TRAVERSE CITY — Frankfort city officials may have violated open meetings laws when they interviewed candidates for police chief, a state media law attorney said.
A city personnel committee interviewed four candidates for the vacant top police department post late last week. Three of those interviews took place behind closed doors at the candidates’ request, said Frankfort Mayor Bob Johnson, a member of the personnel committee.
Attorney Robin Luce Herrmann, general counsel to the Michigan Press Association, said interviewing the candidates in closed session violated Michigan’s Open Meetings Act.
“The interviews have to be in public,” Luce Herrmann said. “And they can’t make decisions on those interviews without deliberating in public.”

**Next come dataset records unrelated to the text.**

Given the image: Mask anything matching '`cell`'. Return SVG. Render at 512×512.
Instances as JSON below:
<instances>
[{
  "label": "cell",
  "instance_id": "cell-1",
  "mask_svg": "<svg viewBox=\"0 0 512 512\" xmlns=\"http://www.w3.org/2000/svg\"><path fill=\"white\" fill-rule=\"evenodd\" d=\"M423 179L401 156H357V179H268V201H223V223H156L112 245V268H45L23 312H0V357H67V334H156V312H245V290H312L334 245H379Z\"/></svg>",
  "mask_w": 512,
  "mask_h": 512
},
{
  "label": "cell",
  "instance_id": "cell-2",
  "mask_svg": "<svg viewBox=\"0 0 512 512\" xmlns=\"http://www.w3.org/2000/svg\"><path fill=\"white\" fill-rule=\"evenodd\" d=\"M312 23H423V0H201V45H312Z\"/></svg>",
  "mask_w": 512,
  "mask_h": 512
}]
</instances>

Michigan’s Open Meetings Act requires public bodies to conduct nearly all business at open meetings, according to an OMA guide published by Michigan’s legislature.
Public bodies can review employee applications in private, if so requested by an applicant.

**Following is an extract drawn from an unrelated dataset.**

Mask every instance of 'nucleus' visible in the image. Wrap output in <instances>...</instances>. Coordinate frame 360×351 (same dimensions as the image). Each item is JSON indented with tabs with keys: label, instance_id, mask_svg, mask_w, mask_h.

“However, all interviews by a public body for employment or appointment to a public office have to be conducted in an open meeting,” the act states.

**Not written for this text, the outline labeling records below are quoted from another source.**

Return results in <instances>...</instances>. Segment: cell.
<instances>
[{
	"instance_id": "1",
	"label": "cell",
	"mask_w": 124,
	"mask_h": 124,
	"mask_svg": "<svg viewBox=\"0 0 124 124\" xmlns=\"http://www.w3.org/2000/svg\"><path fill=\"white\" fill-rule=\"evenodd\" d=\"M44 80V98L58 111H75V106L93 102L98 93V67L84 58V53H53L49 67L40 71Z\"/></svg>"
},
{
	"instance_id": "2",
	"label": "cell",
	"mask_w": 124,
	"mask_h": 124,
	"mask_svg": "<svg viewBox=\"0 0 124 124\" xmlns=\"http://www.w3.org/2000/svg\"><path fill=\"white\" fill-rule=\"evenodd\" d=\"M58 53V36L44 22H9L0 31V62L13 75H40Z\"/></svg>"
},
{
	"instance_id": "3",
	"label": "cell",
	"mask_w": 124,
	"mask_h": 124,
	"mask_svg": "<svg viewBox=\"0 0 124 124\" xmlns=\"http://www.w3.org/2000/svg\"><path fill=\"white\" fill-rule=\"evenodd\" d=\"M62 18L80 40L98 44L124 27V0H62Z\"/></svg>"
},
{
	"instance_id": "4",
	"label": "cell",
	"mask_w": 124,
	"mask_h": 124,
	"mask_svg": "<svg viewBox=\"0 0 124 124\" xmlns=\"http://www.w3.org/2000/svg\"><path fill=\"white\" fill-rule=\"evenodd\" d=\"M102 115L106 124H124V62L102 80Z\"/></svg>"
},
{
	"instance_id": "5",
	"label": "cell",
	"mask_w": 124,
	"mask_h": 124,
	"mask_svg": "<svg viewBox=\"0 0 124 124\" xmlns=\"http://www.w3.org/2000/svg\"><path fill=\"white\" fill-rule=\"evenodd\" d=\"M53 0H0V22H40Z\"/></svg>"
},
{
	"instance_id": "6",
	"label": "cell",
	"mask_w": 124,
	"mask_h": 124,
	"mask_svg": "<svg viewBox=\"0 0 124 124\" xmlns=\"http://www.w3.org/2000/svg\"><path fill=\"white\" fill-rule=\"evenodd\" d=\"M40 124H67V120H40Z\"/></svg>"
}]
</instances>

City council member JoAnn Holwerda said she didn’t think city officials violated the act, but if they did commit a violation, it was unintentional.
“We were just going by what was past practice,” she said.
City attorney Joan Swartz McKay said some terms in the clause about conducting interviews are open to interpretation, including the term “public body.” McKay said she’s researching the issue and crafting an interpretation of OMA for the city council.
“It will be up to the city council to determine where to go from there,” she said.
Johnson said on Oct. 11 the personnel committee would select a candidate to recommend to the full city council during a council meeting today. He would not release the names of the candidates.
“We have not made a decision yet,” he said. “Three of those gentleman asked to be (interviewed) in closed session, so I’m not going to release them.”
Frankfort officials on Monday provided copies of the candidates’ resumes in response to a public records request.
Johnson could not be reached for additional comment.
The four candidates interviewed on Friday were Robert Arciniega, a former Michigan State Police trooper; Robert Lozowski, Frankfort’s interim police chief; Thomas Kohl, a lieutenant at the Shelby Township Police Department investigations bureau; and Walter Wing, a sergeant with the Lake Odessa Police Department.
City council member Richard Haan said he has concerns about the search process and some of the candidates’ qualifications.
The city’s job posting for the police chief position lists a bachelor’s degree in criminal justice, public administration or a related field as a minimum requirement “supplemented by six years of professional experience in the field or the equivalent combination of education, training and experience.”
Not all of the final four candidates meet the bachelor’s degree requirement, Haan said.
“The ones who don’t meet the requirements, why would you even bring them forward (for interviews)?” Haan said.
Johnson said all four of the candidates are “highly qualified” for the police chief position.
Lozowski doesn’t have a bachelor’s degree, but he interpreted the minimum qualifications to allow for candidates who intend to pursue one in the future. Lozowski also pointed out he has far more experience as a police officer than the minimum six years required.
“I have almost double that,” he said.
Frankfort has been without a police chief since longtime Chief Keith Redder retired in August.
Record-Eagle staff writer Matt Troutman contributed to this report.